21日、ソウルのクァンファムン広場で開かれる「BTSカムバックライブ:アリラン(ARIRANG)」を前に、鐘路区とソウル市はトイレインフラを大幅に拡充した。公演場周辺には移動式簡易トイレが設置され、周辺の建物もトイレ開放に参加している。呉世勲(オ・セフン)ソウル市長は19日に現場を点検し「安全とトイレの問題に格別に気を配っている」と明らかにした。
公演場近くのフェンス区域には移動式簡易トイレが20余室設置され、米国大使館の裏手など外周にも100余室が追加で用意された。クァンファムン広場一帯には合計126基の移動式トイレが配置される。近隣建物の開放トイレまで含めると約90余カ所、2600余室を利用できる。単純計算では100人当たり1室水準である。

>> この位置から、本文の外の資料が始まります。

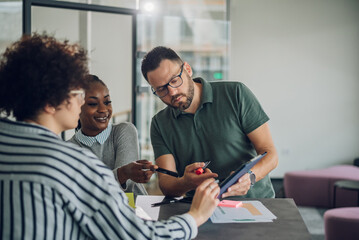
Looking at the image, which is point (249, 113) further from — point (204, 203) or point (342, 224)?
point (342, 224)

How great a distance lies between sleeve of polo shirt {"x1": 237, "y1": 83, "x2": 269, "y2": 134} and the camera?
2.05m

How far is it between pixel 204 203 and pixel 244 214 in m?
0.38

ただし公演開始前と終了直後には人波が集中し、長い待機列は避けられない見通しだ。特に女性観客の比重が高い点を踏まえると、体感待ち時間はさらに長くなる可能性があるとの分析も出ている。
混雑を緩和するための案内体制も強化された。鐘路区は主要な要所ごとにQRコードを挿入した懸垂幕を設置した。これをスキャンすると「ソウルスマートマップ」につながり、トイレの位置や医療ブース、利便施設などの情報を確認できる。NAVER地図もトイレと出入口ゲート、医療支援ブースなど主要施設の位置や交通規制情報をリアルタイムで提供する。

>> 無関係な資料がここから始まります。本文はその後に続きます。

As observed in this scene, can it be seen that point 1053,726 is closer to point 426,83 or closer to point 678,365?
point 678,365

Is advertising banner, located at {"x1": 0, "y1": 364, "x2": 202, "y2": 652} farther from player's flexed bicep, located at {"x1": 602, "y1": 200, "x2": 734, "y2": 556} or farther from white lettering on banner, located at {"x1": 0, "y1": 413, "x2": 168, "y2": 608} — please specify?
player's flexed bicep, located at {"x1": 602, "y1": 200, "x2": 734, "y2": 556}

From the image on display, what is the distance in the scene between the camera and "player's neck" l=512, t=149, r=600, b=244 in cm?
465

政府と関係機関も安全管理に乗り出した。鐘路区と中区一帯には多数群集災害の危機警報「注意」段階が発令され、災害医療対応体制も稼働した。中央応急医療センターと保健所、災害医療支援チーム(DMAT)、消防などが連携し、緊急事態に備える。
中央応急医療状況室は「関心(Blue)」段階を発令し、24時間のモニタリングを進めている。ソウル市内の応急医療機関51カ所も病床と患者受け入れ可否をリアルタイムで管理し、消防当局は軽症患者の迅速な搬送を支援する計画だ。